LILE 2019 is collocated with ACM WebSci 2019. Building on the previous seven editions and its growing community, LILE2019 will provide an interdisciplinary forum for researchers and practitioners who make innovative use of Web data for educational purposes, spanning areas such as learning analytics, Web mining, data and Web science, psychology and the social sciences. The previous editions of the LILE workshop were successfully held at the ESWC, WWW, ISWC and WebSci conferences. LILE2019 targets a public full day workshop that consists of keynotes, presentations of accepted papers and posters and discussion. The intended audience consists of researchers and practitioners from the general areas of web science, learning analytics, psychology, computational social science or the social sciences.
Distance teaching and openly available educational resources on the Web are becoming common practices with public higher education institutions as well as private training organizations. In addition, informal learning and knowledge exchange are inherent to the daily online interactions, when searching the Web or using learning and knowledge-related social networks, such as Bibsonomy, Slideshare, Wikipedia or Videolectures, or general purpose social environments, such as LinkedIn, where matters related to skills, competence development or training are central concerns of involved stakeholders. These interactions generate a vast amount of data, about informal knowledge resources of varying granularity as well as user activities, including informal indicators for learning and competences.
On the other hand, the prevalence of entity-centric Web data, facilitated through Open Data, Knowledge Graphs or Linked Data, as well as the more recent widespread adoption of embedded annotations through schema.org, Microdata and RDFa has led to the availability of vast amounts of semi-structured data which facilitates interpretation and reuse of Web content and data in learning scenarios.
Initiatives such as LinkedUp or the more recent AFEL project2 have already made available collections of learning-related data, covering both user activity as well as resource-centric information. The widespread analysis of both informal and formal learning activities and resources has the potential to fundamentally aid and transform the production, recommendation and consumption of learning services and content. Typical scenarios include the use of machine learning to automatically classify learning performance, competences or user knowledge by learning from the vast amounts of available data or to exploit resource-centric data and knowledge graphs to automatically generate learning resources or assessment items.

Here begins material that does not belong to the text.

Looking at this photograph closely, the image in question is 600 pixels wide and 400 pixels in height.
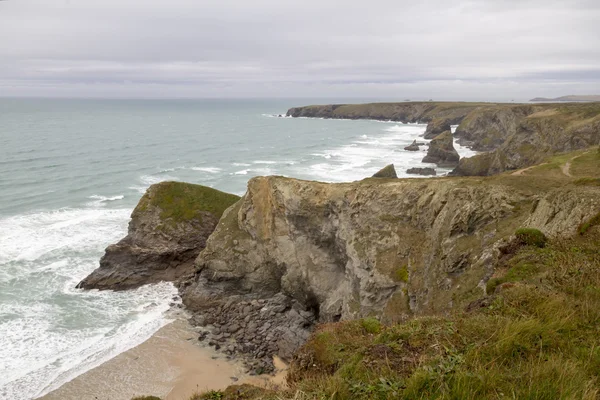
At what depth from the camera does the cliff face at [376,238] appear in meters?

However, interpreting learning activities and online interactions requires a highly interdisciplinary skillset, involving knowledge about learning theory, psychology and sociology as well as technical means to enable data analysis in large-scale heterogeneous data. Building on the success of several previous editions, LILE2019 aims at addressing such challenges by providing a forum for researchers and practitioners who make innovative use of Web data for educational purposes, spanning areas such as learning analytics, Web mining, data and Web science, psychology and the social sciences.